▶ **SUPPLIED MATERIAL**:

++++++++++++++++++++

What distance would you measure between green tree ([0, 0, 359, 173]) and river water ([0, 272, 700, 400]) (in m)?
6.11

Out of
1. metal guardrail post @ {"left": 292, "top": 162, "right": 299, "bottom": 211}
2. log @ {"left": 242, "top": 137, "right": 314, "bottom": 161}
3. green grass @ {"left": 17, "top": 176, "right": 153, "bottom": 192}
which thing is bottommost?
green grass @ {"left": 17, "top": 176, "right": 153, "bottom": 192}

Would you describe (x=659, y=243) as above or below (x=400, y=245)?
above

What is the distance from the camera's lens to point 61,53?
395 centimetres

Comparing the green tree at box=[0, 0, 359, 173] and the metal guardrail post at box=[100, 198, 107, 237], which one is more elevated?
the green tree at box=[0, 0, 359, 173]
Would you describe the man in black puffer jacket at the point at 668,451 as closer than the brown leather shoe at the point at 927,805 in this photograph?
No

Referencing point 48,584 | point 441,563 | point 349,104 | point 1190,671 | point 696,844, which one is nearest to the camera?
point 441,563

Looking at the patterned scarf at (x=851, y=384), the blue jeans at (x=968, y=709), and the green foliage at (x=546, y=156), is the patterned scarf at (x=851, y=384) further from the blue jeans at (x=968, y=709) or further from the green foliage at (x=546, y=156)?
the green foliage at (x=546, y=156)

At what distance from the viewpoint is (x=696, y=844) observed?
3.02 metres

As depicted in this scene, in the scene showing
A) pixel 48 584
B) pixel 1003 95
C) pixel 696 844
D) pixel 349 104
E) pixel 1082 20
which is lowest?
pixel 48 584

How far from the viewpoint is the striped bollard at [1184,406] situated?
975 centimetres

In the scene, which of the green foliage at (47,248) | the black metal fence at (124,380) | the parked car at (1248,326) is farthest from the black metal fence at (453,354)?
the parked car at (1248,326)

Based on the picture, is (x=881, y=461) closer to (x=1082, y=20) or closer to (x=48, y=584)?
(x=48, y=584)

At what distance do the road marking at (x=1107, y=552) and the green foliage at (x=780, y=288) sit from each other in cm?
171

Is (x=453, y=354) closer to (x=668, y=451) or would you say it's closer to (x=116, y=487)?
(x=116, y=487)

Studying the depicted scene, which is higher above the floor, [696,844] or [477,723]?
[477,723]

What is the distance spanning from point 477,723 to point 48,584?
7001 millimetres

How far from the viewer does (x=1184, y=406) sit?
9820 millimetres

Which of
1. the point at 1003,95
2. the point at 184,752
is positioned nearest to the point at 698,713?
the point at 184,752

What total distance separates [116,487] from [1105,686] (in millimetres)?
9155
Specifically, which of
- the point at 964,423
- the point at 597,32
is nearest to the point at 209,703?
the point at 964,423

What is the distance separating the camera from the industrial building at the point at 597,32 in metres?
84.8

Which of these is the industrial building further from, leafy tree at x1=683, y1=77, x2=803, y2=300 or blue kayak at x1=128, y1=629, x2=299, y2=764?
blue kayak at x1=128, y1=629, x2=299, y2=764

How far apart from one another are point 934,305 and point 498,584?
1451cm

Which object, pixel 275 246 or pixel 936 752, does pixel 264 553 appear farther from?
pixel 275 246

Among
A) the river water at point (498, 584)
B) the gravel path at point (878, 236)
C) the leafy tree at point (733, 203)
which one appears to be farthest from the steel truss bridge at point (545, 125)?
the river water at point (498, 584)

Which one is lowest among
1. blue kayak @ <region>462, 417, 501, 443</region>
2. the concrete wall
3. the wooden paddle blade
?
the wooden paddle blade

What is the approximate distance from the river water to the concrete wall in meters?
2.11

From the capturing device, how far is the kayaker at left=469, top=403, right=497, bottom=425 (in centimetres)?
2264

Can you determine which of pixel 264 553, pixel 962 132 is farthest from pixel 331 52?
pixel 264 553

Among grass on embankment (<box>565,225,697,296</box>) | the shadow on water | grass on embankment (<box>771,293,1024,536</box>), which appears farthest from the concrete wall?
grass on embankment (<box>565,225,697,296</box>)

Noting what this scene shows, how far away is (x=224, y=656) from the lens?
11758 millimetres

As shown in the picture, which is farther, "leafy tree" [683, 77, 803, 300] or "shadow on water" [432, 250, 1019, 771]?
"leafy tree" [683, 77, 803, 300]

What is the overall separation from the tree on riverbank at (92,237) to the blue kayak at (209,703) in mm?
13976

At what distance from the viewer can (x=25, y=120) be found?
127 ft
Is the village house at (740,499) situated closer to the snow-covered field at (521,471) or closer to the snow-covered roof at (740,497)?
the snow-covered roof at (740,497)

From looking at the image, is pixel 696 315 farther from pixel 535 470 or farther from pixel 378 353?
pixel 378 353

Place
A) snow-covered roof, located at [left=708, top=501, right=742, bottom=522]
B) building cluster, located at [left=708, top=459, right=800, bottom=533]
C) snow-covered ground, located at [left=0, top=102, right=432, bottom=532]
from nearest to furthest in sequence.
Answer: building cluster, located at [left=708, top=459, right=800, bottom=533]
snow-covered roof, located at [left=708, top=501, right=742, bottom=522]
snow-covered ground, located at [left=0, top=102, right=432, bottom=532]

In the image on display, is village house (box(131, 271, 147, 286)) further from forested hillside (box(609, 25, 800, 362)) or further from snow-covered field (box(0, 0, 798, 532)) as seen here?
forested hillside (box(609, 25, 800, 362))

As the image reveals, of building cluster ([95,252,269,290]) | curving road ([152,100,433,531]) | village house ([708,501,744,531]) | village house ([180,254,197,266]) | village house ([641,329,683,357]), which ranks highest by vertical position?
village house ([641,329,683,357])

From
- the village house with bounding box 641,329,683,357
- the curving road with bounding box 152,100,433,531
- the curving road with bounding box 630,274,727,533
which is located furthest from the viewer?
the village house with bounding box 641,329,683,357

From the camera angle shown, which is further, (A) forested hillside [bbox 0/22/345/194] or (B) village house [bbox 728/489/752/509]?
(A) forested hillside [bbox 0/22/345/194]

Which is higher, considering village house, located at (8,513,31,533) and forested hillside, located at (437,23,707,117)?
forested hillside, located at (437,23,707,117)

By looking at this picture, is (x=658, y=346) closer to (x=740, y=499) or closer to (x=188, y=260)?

++++++++++++++++++++

▶ **WORK TO BE COMPLETED**: Transcribe every entry exactly.

▶ **RESPONSE**:
What distance would you measure between green tree ([0, 0, 359, 173]) and river water ([0, 272, 700, 400]) (in m)?
6.11

Out of
1. metal guardrail post @ {"left": 292, "top": 162, "right": 299, "bottom": 211}
2. log @ {"left": 242, "top": 137, "right": 314, "bottom": 161}
3. green grass @ {"left": 17, "top": 176, "right": 153, "bottom": 192}
which thing is bottommost?
green grass @ {"left": 17, "top": 176, "right": 153, "bottom": 192}

Would you describe (x=659, y=243) as above or below (x=400, y=245)?
above

What is the distance from the camera's lens to point 61,53?
395 centimetres

Comparing the green tree at box=[0, 0, 359, 173] and the metal guardrail post at box=[100, 198, 107, 237], which one is more elevated?
the green tree at box=[0, 0, 359, 173]
Would you describe the man in black puffer jacket at the point at 668,451 as closer than the brown leather shoe at the point at 927,805 in this photograph?
No

Referencing point 48,584 | point 441,563 | point 349,104 | point 1190,671 | point 696,844, which one is nearest to the camera?
point 441,563

Looking at the patterned scarf at (x=851, y=384), the blue jeans at (x=968, y=709), and the green foliage at (x=546, y=156), is the patterned scarf at (x=851, y=384) further from the blue jeans at (x=968, y=709) or further from the green foliage at (x=546, y=156)?
the green foliage at (x=546, y=156)

At what distance from the viewpoint is (x=696, y=844) observed?
3.02 metres

As depicted in this scene, in the scene showing
A) pixel 48 584
B) pixel 1003 95
C) pixel 696 844
D) pixel 349 104
E) pixel 1082 20
which is lowest?
pixel 48 584

How far from the viewpoint is the striped bollard at [1184,406] situated?
975 centimetres

In the scene, which of the green foliage at (47,248) | the black metal fence at (124,380) | the parked car at (1248,326) is farthest from the black metal fence at (453,354)?
the parked car at (1248,326)

Based on the picture, is (x=881, y=461) closer to (x=1082, y=20) or closer to (x=48, y=584)?
(x=48, y=584)

At what distance do the road marking at (x=1107, y=552) and the green foliage at (x=780, y=288) sit from each other in cm?
171

Is (x=453, y=354) closer to (x=668, y=451) or would you say it's closer to (x=116, y=487)?
(x=116, y=487)

Studying the depicted scene, which is higher above the floor, [696,844] or [477,723]?
[477,723]

What is the distance spanning from point 477,723 to point 48,584?
7001 millimetres

How far from the viewer does (x=1184, y=406) sit?
9820 millimetres

Which of
1. the point at 1003,95
2. the point at 184,752
is positioned nearest to the point at 698,713?
the point at 184,752

What total distance separates [116,487] from [1105,686] (in millimetres)?
9155
Specifically, which of
- the point at 964,423
- the point at 597,32
is nearest to the point at 209,703?
the point at 964,423

What is the distance separating the camera from the industrial building at the point at 597,32 in metres?
84.8

Which of these is the industrial building further from, leafy tree at x1=683, y1=77, x2=803, y2=300 or blue kayak at x1=128, y1=629, x2=299, y2=764?
blue kayak at x1=128, y1=629, x2=299, y2=764

How far apart from one another are point 934,305 and point 498,584?
1451cm

Which object, pixel 275 246 or pixel 936 752, does pixel 264 553 appear farther from?
pixel 275 246

Among
A) the river water at point (498, 584)
B) the gravel path at point (878, 236)
C) the leafy tree at point (733, 203)
which one appears to be farthest from the steel truss bridge at point (545, 125)?
the river water at point (498, 584)

Which one is lowest among
1. blue kayak @ <region>462, 417, 501, 443</region>
2. the concrete wall
3. the wooden paddle blade
?
the wooden paddle blade

What is the approximate distance from the river water to the concrete wall in meters?
2.11

From the capturing device, how far is the kayaker at left=469, top=403, right=497, bottom=425 (in centimetres)?
2264

Can you determine which of pixel 264 553, pixel 962 132 is farthest from pixel 331 52?
pixel 264 553

Among grass on embankment (<box>565,225,697,296</box>) | the shadow on water | grass on embankment (<box>771,293,1024,536</box>), which appears farthest from the concrete wall?
grass on embankment (<box>565,225,697,296</box>)

Noting what this scene shows, how far away is (x=224, y=656) from the lens?
11758 millimetres

As shown in the picture, which is farther, "leafy tree" [683, 77, 803, 300] or "shadow on water" [432, 250, 1019, 771]?
"leafy tree" [683, 77, 803, 300]

What is the overall separation from the tree on riverbank at (92,237) to the blue kayak at (209,703) in mm?
13976

At what distance from the viewer can (x=25, y=120) be found?
127 ft
Is the village house at (740,499) situated closer to the snow-covered field at (521,471) or closer to the snow-covered roof at (740,497)?
the snow-covered roof at (740,497)

From looking at the image, is pixel 696 315 farther from pixel 535 470 or farther from pixel 378 353?
pixel 378 353

Place
A) snow-covered roof, located at [left=708, top=501, right=742, bottom=522]
B) building cluster, located at [left=708, top=459, right=800, bottom=533]
C) snow-covered ground, located at [left=0, top=102, right=432, bottom=532]
from nearest to furthest in sequence.
Answer: building cluster, located at [left=708, top=459, right=800, bottom=533]
snow-covered roof, located at [left=708, top=501, right=742, bottom=522]
snow-covered ground, located at [left=0, top=102, right=432, bottom=532]

In the image on display, is village house (box(131, 271, 147, 286)) further from forested hillside (box(609, 25, 800, 362)) or further from snow-covered field (box(0, 0, 798, 532)) as seen here?
forested hillside (box(609, 25, 800, 362))

As the image reveals, of building cluster ([95,252,269,290]) | curving road ([152,100,433,531]) | village house ([708,501,744,531]) | village house ([180,254,197,266]) | village house ([641,329,683,357]), which ranks highest by vertical position?
village house ([641,329,683,357])

From
- the village house with bounding box 641,329,683,357
- the curving road with bounding box 152,100,433,531
- the curving road with bounding box 630,274,727,533
which is located furthest from the viewer?
the village house with bounding box 641,329,683,357

From the camera angle shown, which is further, (A) forested hillside [bbox 0/22/345/194] or (B) village house [bbox 728/489/752/509]?
(A) forested hillside [bbox 0/22/345/194]

Which is higher, considering village house, located at (8,513,31,533) and forested hillside, located at (437,23,707,117)?
forested hillside, located at (437,23,707,117)

By looking at this picture, is (x=658, y=346) closer to (x=740, y=499) or closer to (x=188, y=260)?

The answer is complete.